Given instruction> Reproduce the data below, switching every "straw sombrero" to "straw hat" and leaving everything else unchanged. Leave the pictures out.

Spatial relationship records:
•••
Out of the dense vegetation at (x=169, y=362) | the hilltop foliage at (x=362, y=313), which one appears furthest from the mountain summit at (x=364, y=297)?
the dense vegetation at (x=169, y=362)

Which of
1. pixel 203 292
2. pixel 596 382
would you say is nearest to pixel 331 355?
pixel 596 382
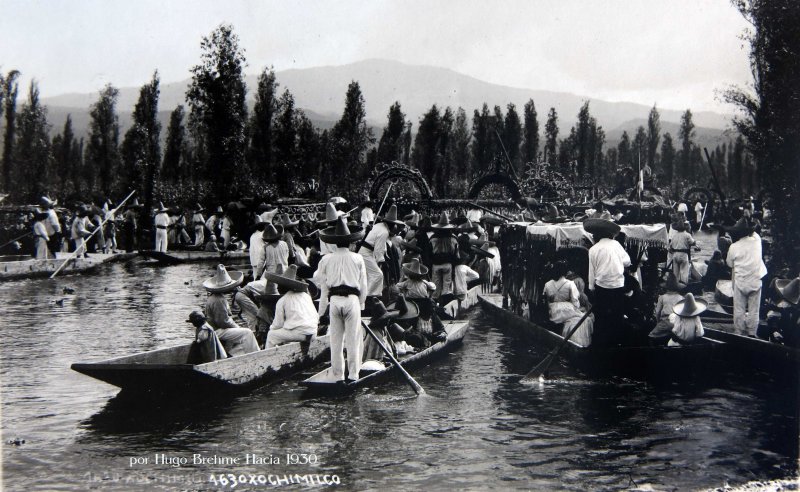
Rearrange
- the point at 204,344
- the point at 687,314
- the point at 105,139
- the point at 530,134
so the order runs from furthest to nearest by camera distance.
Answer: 1. the point at 530,134
2. the point at 105,139
3. the point at 687,314
4. the point at 204,344

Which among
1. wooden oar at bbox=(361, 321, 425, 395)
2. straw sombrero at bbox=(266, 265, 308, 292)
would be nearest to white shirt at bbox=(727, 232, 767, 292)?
wooden oar at bbox=(361, 321, 425, 395)

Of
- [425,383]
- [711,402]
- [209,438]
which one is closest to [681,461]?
[711,402]

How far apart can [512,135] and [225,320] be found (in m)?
55.0

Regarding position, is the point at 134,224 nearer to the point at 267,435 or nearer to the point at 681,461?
the point at 267,435

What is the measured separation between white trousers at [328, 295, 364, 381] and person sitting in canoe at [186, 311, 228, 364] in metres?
1.38

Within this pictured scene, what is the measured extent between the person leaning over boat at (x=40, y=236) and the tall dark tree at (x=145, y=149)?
995 centimetres

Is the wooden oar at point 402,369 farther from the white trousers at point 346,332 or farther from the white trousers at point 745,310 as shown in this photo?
the white trousers at point 745,310

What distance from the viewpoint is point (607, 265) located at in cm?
1048

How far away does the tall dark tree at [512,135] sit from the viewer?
204ft

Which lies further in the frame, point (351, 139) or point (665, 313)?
point (351, 139)

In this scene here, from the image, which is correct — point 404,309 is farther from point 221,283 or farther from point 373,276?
point 221,283

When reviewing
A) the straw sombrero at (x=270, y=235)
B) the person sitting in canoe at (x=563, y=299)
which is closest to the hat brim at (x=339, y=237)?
the person sitting in canoe at (x=563, y=299)

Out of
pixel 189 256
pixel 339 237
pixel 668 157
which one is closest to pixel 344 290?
pixel 339 237

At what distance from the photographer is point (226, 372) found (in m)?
8.87
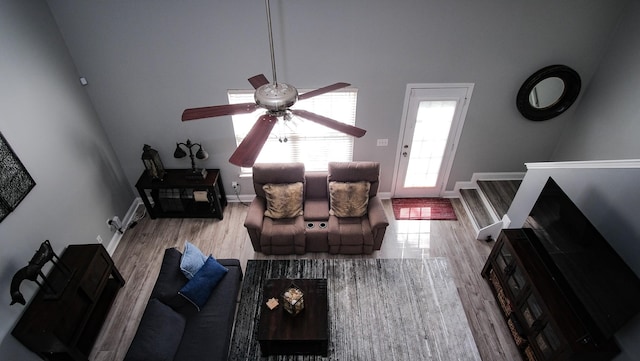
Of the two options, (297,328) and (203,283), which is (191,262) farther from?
(297,328)

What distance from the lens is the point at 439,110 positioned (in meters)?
4.53

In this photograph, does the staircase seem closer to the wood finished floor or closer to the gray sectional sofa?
the wood finished floor

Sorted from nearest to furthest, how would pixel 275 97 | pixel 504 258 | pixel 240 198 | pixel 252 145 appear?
pixel 252 145
pixel 275 97
pixel 504 258
pixel 240 198

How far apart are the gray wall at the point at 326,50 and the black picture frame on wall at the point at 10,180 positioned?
140 centimetres

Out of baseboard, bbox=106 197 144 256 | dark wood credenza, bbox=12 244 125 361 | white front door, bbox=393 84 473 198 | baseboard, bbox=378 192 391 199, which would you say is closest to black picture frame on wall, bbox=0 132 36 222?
dark wood credenza, bbox=12 244 125 361

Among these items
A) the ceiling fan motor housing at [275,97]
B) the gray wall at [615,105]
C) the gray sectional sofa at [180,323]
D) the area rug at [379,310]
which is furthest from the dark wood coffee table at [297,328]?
the gray wall at [615,105]

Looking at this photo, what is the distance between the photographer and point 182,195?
495 centimetres

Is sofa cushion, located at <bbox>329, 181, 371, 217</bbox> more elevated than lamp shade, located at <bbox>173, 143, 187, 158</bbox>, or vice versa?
lamp shade, located at <bbox>173, 143, 187, 158</bbox>

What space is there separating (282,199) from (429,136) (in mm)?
2228

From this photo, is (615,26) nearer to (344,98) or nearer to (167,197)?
(344,98)

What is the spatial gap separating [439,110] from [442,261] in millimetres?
1975

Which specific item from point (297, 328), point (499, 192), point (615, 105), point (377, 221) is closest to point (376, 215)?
point (377, 221)

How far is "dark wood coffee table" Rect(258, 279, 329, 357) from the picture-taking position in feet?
10.6

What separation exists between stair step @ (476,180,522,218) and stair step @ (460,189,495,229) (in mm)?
127
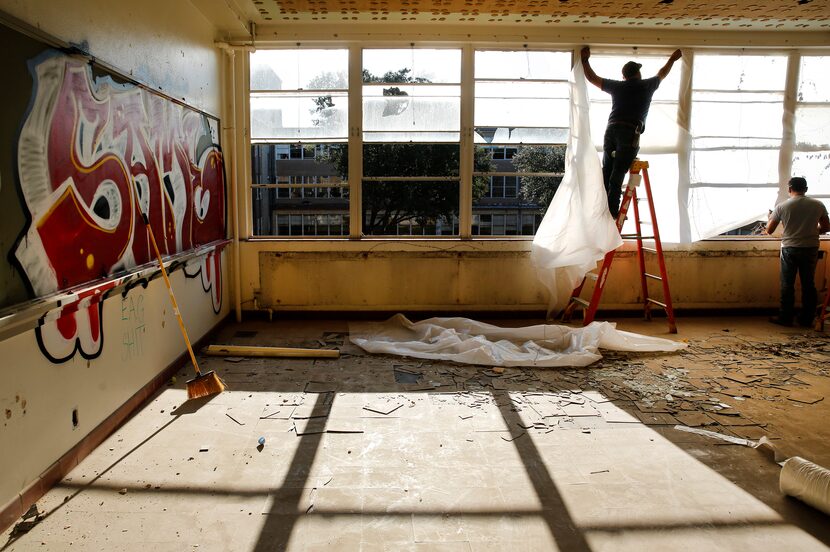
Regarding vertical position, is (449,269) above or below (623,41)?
below

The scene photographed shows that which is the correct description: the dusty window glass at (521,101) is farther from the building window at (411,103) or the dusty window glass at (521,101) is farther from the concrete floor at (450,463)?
the concrete floor at (450,463)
•••
Answer to the problem>
Out of the dense vegetation at (x=169, y=362) | the hilltop foliage at (x=362, y=313), which one appears furthest from the mountain summit at (x=364, y=297)?
the dense vegetation at (x=169, y=362)

Which of
1. pixel 203 292
2. pixel 596 382
would you say is nearest to pixel 331 355?
pixel 596 382
Rearrange
- the point at 204,344
- the point at 687,314
- the point at 105,139
- the point at 530,134
so the order runs from furthest to nearest by camera distance.
Answer: 1. the point at 530,134
2. the point at 105,139
3. the point at 687,314
4. the point at 204,344

Which among
1. wooden oar at bbox=(361, 321, 425, 395)
2. straw hat at bbox=(266, 265, 308, 292)
would be nearest to white shirt at bbox=(727, 232, 767, 292)?
wooden oar at bbox=(361, 321, 425, 395)

Of
- [425,383]
- [711,402]
- [209,438]
which one is closest to [681,461]?
[711,402]

How far apart can [512,135] and [225,320] be found (in m)?
55.0

Regarding position, is the point at 134,224 nearer to the point at 267,435 or nearer to the point at 681,461?
the point at 267,435

What is the measured separation between white trousers at [328, 295, 364, 381] and person sitting in canoe at [186, 311, 228, 364] in metres?
1.38

Within this pictured scene, what is the measured extent between the person leaning over boat at (x=40, y=236) and the tall dark tree at (x=145, y=149)?
995 centimetres

Is the wooden oar at point 402,369 farther from the white trousers at point 346,332 or farther from the white trousers at point 745,310 as shown in this photo?
the white trousers at point 745,310

What distance from the viewpoint is point (607, 265) located at in cm?
1048

How far away does the tall dark tree at [512,135] sit from the viewer?
204ft

Which lies further in the frame, point (351, 139) or point (665, 313)?
point (351, 139)

In this scene here, from the image, which is correct — point 404,309 is farther from point 221,283 or farther from point 373,276?
point 221,283

When reviewing
A) the straw hat at (x=270, y=235)
B) the person sitting in canoe at (x=563, y=299)
which is closest to the hat brim at (x=339, y=237)?
the person sitting in canoe at (x=563, y=299)

Out of
pixel 189 256
pixel 339 237
pixel 668 157
which one is closest to pixel 344 290?
pixel 339 237

At what distance from the photographer is point (226, 372) found (in m)?
8.87
Of the two options, (297,328) and (203,283), which is (191,262) farther from?
(297,328)

What distance from the lens is the point at 439,110 positioned (in meters)?
4.53

In this photograph, does the staircase seem closer to the wood finished floor or closer to the gray sectional sofa?
the wood finished floor

Sorted from nearest to furthest, how would pixel 275 97 | pixel 504 258 | pixel 240 198 | pixel 252 145 appear?
pixel 252 145
pixel 275 97
pixel 504 258
pixel 240 198

How far apart are the gray wall at the point at 326,50 and the black picture frame on wall at the point at 10,180 positioned?
140 centimetres

Out of baseboard, bbox=106 197 144 256 | dark wood credenza, bbox=12 244 125 361 | white front door, bbox=393 84 473 198 | baseboard, bbox=378 192 391 199, which would you say is closest to black picture frame on wall, bbox=0 132 36 222?
dark wood credenza, bbox=12 244 125 361

Among these items
A) the ceiling fan motor housing at [275,97]
B) the gray wall at [615,105]
C) the gray sectional sofa at [180,323]
D) the area rug at [379,310]
which is furthest from the dark wood coffee table at [297,328]?
the gray wall at [615,105]

Looking at this photo, what is the distance between the photographer and point 182,195?
495 centimetres

Is sofa cushion, located at <bbox>329, 181, 371, 217</bbox> more elevated than lamp shade, located at <bbox>173, 143, 187, 158</bbox>, or vice versa?
lamp shade, located at <bbox>173, 143, 187, 158</bbox>

What space is there separating (282,199) from (429,136) (in mm)?
2228

From this photo, is (615,26) nearer to (344,98) or nearer to (167,197)?
(344,98)

What is the spatial gap separating [439,110] from [442,261] in millimetres?
1975

Which specific item from point (297, 328), point (499, 192), point (615, 105), point (377, 221) is closest to point (376, 215)?
point (377, 221)

How far is "dark wood coffee table" Rect(258, 279, 329, 357) from the picture-taking position in feet?
10.6

What separation exists between stair step @ (476,180,522,218) and stair step @ (460,189,495,229) (in mm)?
127
Regarding vertical position, is (449,269) above or below (623,41)?
below

The scene photographed shows that which is the correct description: the dusty window glass at (521,101) is farther from the building window at (411,103) or the dusty window glass at (521,101) is farther from the concrete floor at (450,463)?
the concrete floor at (450,463)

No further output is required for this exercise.